#### SELECTED TEXT

I'm reading Ann Voskamp's 1,000 Gifts again, as slowly as ever, and I can't move past chapter four because I want to soak in these words until I live them:

Time is a relentless river.  It rages on, a respecter of no one.  And this, this is the only way to slow time: When I fully enter time's swift current, enter into the current moment with the weight of all my attention, I slow the torrent with the weight of me all here... Giving thanks for one thousand things is ultimately an invitation to slow time down with weight of full attention...
     [W]hen I get angsty and knotted about tomorrow, when I sorrow for what is gone, [my sister's] words always tugging me to stay right here -- 'Wherever you are, be all there.' I have lived the runner, panting ahead in worry, pounding back in regrets, terrified to live in the present, because here-time asks me to do the hardest of all: just open wide and receive.

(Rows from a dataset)
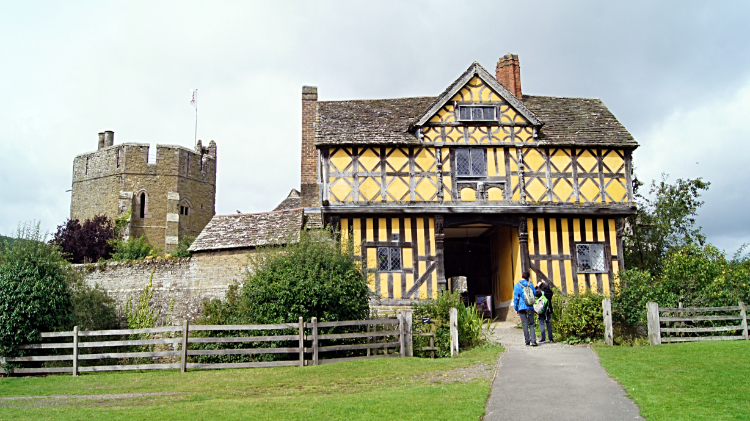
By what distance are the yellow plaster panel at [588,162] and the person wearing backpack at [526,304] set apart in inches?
286

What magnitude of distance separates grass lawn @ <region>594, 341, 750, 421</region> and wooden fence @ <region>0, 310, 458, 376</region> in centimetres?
452

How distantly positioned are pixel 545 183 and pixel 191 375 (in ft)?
42.4

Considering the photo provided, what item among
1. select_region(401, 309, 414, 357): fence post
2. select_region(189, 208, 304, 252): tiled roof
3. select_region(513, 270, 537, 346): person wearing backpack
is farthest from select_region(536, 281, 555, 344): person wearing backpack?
select_region(189, 208, 304, 252): tiled roof

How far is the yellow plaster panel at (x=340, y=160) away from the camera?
2003 centimetres

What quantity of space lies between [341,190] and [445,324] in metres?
6.61

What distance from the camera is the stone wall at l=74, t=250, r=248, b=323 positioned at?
21.8 meters

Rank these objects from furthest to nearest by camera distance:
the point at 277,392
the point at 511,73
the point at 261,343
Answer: the point at 511,73 < the point at 261,343 < the point at 277,392

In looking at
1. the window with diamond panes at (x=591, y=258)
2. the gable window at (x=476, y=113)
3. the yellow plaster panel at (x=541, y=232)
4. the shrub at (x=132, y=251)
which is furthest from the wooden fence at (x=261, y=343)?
the shrub at (x=132, y=251)

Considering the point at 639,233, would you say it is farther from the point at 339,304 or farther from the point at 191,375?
the point at 191,375

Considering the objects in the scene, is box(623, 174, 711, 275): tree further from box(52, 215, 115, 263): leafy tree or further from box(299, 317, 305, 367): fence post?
box(52, 215, 115, 263): leafy tree

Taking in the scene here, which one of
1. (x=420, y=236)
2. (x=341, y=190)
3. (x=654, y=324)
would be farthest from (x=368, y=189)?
(x=654, y=324)

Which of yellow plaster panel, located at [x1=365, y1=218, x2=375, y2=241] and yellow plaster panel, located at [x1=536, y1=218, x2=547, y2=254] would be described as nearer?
yellow plaster panel, located at [x1=365, y1=218, x2=375, y2=241]

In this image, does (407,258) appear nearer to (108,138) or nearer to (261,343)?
(261,343)

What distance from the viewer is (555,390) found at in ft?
31.1
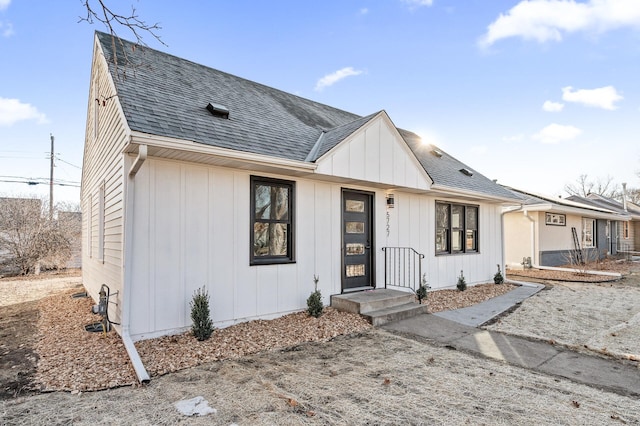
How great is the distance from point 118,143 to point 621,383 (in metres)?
6.91

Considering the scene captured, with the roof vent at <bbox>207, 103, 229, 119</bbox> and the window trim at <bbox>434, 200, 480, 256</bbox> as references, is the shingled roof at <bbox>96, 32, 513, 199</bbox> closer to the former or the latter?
the roof vent at <bbox>207, 103, 229, 119</bbox>

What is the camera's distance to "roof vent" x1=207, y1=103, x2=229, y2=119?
5.48 m

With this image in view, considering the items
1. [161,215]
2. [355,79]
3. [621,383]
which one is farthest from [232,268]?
[355,79]

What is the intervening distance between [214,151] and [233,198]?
0.90 metres

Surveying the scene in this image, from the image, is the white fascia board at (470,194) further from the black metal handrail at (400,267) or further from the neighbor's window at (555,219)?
the neighbor's window at (555,219)

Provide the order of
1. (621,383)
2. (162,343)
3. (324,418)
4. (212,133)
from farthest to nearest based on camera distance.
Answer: (212,133) → (162,343) → (621,383) → (324,418)

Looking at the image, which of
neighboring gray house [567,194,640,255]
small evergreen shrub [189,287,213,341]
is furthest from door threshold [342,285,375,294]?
neighboring gray house [567,194,640,255]

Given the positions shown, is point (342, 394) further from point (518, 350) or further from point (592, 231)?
point (592, 231)

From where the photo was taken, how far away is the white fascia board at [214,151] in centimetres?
399

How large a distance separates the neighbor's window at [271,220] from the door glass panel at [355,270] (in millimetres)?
1438

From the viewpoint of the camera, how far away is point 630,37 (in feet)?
28.4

#### GIVEN EXERCISE 1
Please answer these questions about the passage on slowing time:
(a) Which chapter of the book can the writer not move past?
(b) What does the quoted text call time?
(c) Whose words are "Wherever you are, be all there"?
#### GIVEN EXERCISE 2
Carry on the passage on slowing time from its final sentence.

#### OUTPUT 1
(a) Chapter four
(b) A relentless river
(c) The sister's words

#### OUTPUT 2
Time's thundering presence makes me cower when I see it in Silas's kid-boy eyes that harbor so many quiet thoughts, when I hold Maeve's foot and it nearly fills my hand, when I see my dad's knees ache up the stairs.  Time takes my breath away.  So this idea of slowing it down, of meeting it with full attention, of filling it with thanks so I inhabit the minutes that pass rather than let them blow through me, I want that.  I want to speak that last sentence and end it with, "and I am."

I picked up the paper tonight and sat on the couch though it was 5:30 and I had only a vague notion of making eggs for dinner -- an unprecedented move -- and I read.  It was radical (but to be fair, it was also Sunday's paper); no one missed me, and no one rushed.  I had written in my journal just hours before that I feel frenetic, and there in the paper was this headline: You're Probably too Busy to Read this: on how a frenetic life became a status symbol.  The article goes on to say: Somewhere around the end of the 20th century, busyness became not just a way of life but a badge of honor.  And life, sociologist say, became an exhausting everydayathon.  People now tell pollsters that they're too busy to register to vote, too busy to date, to make friends outside the office, to take a vacation, to sleep, to have sex.  As for multitasking, one 2012 survey found that 38 million Americans shop on their smart-phones while sitting on the toilet.  And another found that the compulsion to multitask was making us as stupid as if we were stoned."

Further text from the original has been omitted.